## [EXCERPTED PASSAGE]
--------------------------------------------------

Two eastern Ontario dairy farmers have launched an appeal of some Dairy Farmers of Ontario quota policies saying the marketing board lacks the jurisdiction to enact those rules because they conflict with federal laws.
Brothers-in-law and long time business partners, Andy Senn and Franz Suter, who farm in St-Bernardin, are challenging Dairy Farmers’ rules limiting a farmer’s ability to share facilities with another farmer to only times of exceptional circumstances and only for up to a year. They are also challenging a rule prohibiting farmers from relocating quota bought as part of purchasing an ongoing farm operation for five years.
The hearing before the Ontario Agriculture, Food and Rural Affairs Appeal Tribunal is scheduled for Oct. 27 to 31 in Ottawa. Senn and Suter are appealing a Dairy Farmers’ 2013 decision denying them permission to relocate the 186 kilograms of quota they bought in October 2012 though the purchase of a St-Bernardin-area farm and to continue the shared facilities permission they obtained after buying that farm. That permission enabled them to temporarily produce milk using the purchased 186 kilograms of quota and their own quota all at their home farm.
Andy Senn says they decided to appeal their matter to the tribunal because “Dairy Farmers basically didn’t leave us any other choice. It was the middle of December (2013) that we go the results from the reconsideration hearing and they gave us until the end of January (2014) to move the cows back (to the home farm) or sell the quota by the end of April or take a 20 per cent quota cut.”
Graham Lloyd, Dairy Farmers general counsel and communications director, says this is the first time Dairy Farmers of Ontario rules are being challenged using the argument they conflict with federal laws. It’s also the first time there is a constitutional challenge of Dairy Farmers’ authority to enact policies, he says.
Senn and Suter have filed a notice “of constitutional challenge” of Dairy Farmers of Ontario’s quota rules and the Ontario Milk Act, Lloyd says. The challenge questions Dairy Farmers and the Ontario Farm Products Marketing Commission’s rights “to make policies that interfere in the business or competition of carrying on milk production.” The provincial farm products marketing commission has regulatory authority over the dairy industry in Ontario.
Senn and Suter are represented by the Ottawa law firm Caza Saikaley LLP. One of their lawyers Alyssa Tomkins says the governing statute, the Milk Act, doesn’t expressly authorize the regulations dealing with shared facilities and quota relocation. The authorization Dairy Farmers has under the Milk Act is “very vague,” she adds. “It becomes a question of how do you interpret that provision. Does it authorize this policy?”
In their August 12 notice outlining the challenge that was sent to Dairy Farmers, the tribunal, and the attorneys general for Ontario and Canada, lawyers Anne Tardif and Tomkins say sections of Dairy Farmers’ quota policies “constitute an arrangement between competitors that contravenes” a subsection of the Competition Act.
Tomkins says for a provincial law like the Milk Act, “you can’t imply that it takes precedence over the (federal) Competition Act. That can only happen if it was done expressly.” The Milk Act is very broad and gives Dairy Farmers powers to enact regulations “over a lot of things,” she says. “We are alleging that discretion is limited by any applicable federal legislation.”
Lloyd says Dairy Farmers strongly “disputes any suggestion that its powers are unconstitutional or somehow conflict with any federal laws. We view this as a challenge of our fundamental authority and jurisdiction to properly manage the dairy system.”

--------------------------------------------------

## [WORK TASK]
Continue the news article about the two eastern Ontario dairy farmers' appeal of Dairy Farmers of Ontario quota policies, picking up right after its final paragraph.

--------------------------------------------------

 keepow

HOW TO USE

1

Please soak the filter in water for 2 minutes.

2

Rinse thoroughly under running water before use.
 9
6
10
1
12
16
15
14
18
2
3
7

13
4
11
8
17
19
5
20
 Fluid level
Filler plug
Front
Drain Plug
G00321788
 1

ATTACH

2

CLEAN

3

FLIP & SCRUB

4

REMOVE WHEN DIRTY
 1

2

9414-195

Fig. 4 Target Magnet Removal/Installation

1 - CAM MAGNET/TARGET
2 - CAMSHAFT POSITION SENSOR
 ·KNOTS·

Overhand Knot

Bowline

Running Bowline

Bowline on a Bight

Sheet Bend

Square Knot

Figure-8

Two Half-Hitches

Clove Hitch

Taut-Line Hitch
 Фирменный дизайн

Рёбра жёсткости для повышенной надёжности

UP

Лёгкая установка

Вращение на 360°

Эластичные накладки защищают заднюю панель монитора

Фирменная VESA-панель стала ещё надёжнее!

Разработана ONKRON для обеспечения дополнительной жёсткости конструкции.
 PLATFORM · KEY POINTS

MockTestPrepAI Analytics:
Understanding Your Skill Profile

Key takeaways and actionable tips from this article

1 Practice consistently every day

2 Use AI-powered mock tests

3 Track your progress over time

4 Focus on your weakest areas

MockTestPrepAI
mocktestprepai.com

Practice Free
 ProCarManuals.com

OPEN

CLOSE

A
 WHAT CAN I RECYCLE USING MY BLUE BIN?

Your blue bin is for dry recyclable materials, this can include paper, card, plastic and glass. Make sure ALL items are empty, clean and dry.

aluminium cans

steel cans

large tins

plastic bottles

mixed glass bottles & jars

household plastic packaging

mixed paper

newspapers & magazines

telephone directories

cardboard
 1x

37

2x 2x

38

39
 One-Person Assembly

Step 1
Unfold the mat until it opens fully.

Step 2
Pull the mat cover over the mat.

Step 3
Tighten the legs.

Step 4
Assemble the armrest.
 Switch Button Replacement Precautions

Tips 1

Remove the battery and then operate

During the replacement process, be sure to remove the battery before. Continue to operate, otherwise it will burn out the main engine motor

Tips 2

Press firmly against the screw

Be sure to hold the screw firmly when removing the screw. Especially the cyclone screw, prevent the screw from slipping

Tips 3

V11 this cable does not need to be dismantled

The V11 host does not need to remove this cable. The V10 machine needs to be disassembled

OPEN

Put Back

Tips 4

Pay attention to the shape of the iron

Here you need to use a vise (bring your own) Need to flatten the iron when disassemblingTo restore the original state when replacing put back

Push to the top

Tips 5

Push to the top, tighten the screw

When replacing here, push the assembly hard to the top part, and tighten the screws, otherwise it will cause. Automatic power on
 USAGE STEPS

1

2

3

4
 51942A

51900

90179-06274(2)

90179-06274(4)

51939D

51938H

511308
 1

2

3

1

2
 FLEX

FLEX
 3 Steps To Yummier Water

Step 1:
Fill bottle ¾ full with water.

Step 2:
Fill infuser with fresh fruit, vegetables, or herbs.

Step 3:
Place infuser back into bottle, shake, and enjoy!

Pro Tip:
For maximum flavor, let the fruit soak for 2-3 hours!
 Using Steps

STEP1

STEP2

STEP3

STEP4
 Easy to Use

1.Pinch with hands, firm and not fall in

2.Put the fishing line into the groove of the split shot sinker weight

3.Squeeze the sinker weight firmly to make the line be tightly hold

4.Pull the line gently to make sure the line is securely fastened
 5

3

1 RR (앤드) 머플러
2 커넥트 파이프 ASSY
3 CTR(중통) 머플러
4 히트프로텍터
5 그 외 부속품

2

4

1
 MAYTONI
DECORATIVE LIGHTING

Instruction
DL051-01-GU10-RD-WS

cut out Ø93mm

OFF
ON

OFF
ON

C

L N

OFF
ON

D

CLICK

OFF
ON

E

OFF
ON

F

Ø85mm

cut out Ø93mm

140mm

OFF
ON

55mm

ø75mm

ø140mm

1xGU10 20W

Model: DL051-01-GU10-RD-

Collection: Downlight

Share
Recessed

--------------------------------------------------

## [ANSWER BELOW]
The situation arose after Senn and Suter bought the 186 kilograms of quota through the purchase of an ongoing farm near St-Bernardin in October 2012, called the Gauthier farm. They bought the farm for their sons, Lucas Senn and David Suter, who are both finishing post secondary agriculture degrees but plan to continue their families’ tradition of dairy farming.
The purchased Gauthier farm needed renovations. Senn and Suter applied for and received a shared facility permission to temporarily produce milk to fill the 186 kilograms of quota and their own quota both at the home farm.
In September 2013, Senn and Suter put in a request to Dairy Farmers’ quota committee asking:
· To transfer the quota from the Gauthier farm to their sons and to treat the transfer as if Lucas and David initially bought the farm and its milk producing license.
· To get an exemption from the requirement prohibiting transferring quota bought through an ongoing farm purchase for five years so they could transfer milk production to a property better suited to their situation that was to be bought near the Gauthier farm.
· To get an extension of the shared facility permission to allow modern facilities to be built on the newly acquired property.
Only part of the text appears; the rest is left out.